INSTRUÇÕES DA TAREFA: Reúna todas as linhas abaixo que contêm a palavra "golden". Maiúsculas e minúsculas fazem diferença.

Registros de relações espaciais:
•••••

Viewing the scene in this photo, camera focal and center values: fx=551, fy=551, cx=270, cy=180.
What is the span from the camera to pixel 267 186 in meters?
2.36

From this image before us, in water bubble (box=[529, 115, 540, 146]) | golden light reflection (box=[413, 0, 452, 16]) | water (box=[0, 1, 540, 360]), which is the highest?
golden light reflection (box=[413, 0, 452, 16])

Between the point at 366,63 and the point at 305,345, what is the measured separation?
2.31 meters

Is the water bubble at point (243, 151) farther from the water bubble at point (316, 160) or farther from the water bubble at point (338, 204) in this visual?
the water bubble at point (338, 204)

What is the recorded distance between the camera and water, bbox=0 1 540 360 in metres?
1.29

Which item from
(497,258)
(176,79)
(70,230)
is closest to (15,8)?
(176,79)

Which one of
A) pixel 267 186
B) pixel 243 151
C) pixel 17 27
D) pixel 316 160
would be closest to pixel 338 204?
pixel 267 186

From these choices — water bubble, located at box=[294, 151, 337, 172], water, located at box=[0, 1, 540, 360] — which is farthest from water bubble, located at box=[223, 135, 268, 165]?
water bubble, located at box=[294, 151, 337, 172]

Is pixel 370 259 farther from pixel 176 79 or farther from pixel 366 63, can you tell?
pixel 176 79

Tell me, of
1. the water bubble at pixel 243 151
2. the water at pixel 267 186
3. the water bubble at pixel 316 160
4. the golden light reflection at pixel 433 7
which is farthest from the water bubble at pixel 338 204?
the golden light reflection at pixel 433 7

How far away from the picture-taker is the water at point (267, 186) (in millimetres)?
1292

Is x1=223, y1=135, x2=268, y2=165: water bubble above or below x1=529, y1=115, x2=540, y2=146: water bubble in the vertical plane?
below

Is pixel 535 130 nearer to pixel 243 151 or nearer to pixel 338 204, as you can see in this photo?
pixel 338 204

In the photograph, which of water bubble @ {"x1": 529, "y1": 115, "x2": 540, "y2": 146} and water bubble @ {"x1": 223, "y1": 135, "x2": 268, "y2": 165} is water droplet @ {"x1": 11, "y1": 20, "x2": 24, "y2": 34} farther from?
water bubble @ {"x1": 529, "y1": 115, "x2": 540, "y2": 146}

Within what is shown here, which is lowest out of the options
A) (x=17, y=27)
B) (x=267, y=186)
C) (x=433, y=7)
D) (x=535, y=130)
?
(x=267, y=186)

•••••

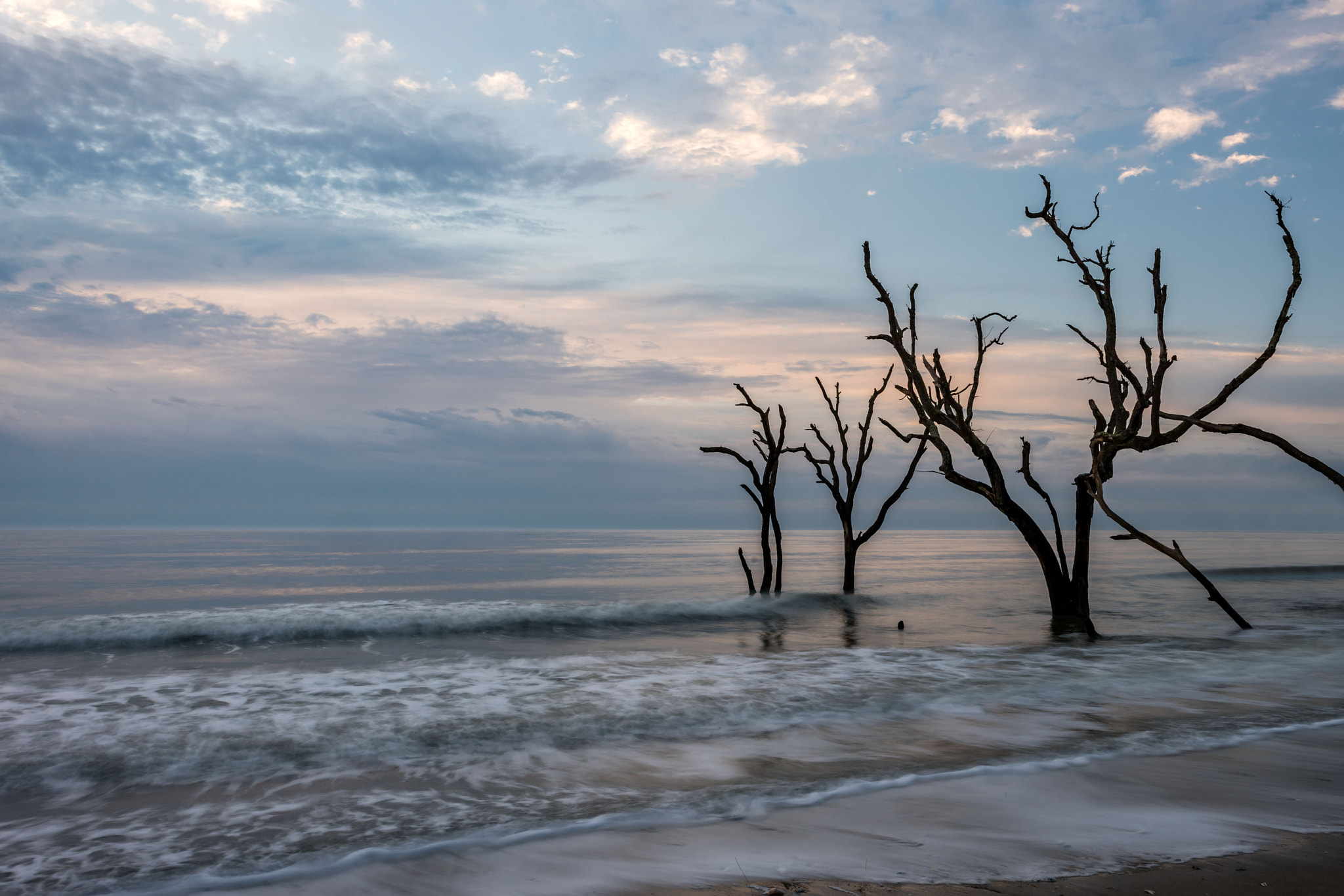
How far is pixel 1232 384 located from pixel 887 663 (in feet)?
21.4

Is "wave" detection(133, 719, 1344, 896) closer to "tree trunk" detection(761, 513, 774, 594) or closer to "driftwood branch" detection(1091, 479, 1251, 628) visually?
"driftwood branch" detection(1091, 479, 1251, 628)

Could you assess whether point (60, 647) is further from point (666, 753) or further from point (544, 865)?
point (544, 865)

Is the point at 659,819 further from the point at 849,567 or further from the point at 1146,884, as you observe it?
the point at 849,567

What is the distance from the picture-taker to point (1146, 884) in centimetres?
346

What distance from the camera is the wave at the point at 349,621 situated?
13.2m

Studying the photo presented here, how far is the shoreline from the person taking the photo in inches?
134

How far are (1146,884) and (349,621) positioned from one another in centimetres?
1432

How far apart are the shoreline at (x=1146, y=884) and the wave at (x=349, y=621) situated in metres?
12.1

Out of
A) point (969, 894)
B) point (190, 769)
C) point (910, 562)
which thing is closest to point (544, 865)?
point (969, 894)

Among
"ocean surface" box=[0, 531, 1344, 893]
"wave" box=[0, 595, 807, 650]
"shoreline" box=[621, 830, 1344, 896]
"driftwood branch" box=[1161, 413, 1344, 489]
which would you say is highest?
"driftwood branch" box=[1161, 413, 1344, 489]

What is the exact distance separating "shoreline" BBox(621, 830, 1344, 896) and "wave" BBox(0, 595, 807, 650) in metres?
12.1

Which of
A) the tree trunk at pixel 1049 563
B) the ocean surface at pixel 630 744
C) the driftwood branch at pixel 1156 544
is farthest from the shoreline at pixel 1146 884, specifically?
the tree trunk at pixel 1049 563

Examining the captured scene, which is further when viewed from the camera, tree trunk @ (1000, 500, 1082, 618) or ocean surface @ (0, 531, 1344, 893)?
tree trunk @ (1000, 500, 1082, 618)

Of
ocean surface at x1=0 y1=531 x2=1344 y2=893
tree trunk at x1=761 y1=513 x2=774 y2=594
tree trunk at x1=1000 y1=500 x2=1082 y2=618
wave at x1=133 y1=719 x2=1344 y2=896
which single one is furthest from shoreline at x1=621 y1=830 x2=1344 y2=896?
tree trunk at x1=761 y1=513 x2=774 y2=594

•••••

RESPOSTA:
From this image before us, in water bubble (box=[529, 115, 540, 146]) | golden light reflection (box=[413, 0, 452, 16]) | water (box=[0, 1, 540, 360]), which is the highest?
golden light reflection (box=[413, 0, 452, 16])
4. the golden light reflection at pixel 433 7
the golden light reflection at pixel 433 7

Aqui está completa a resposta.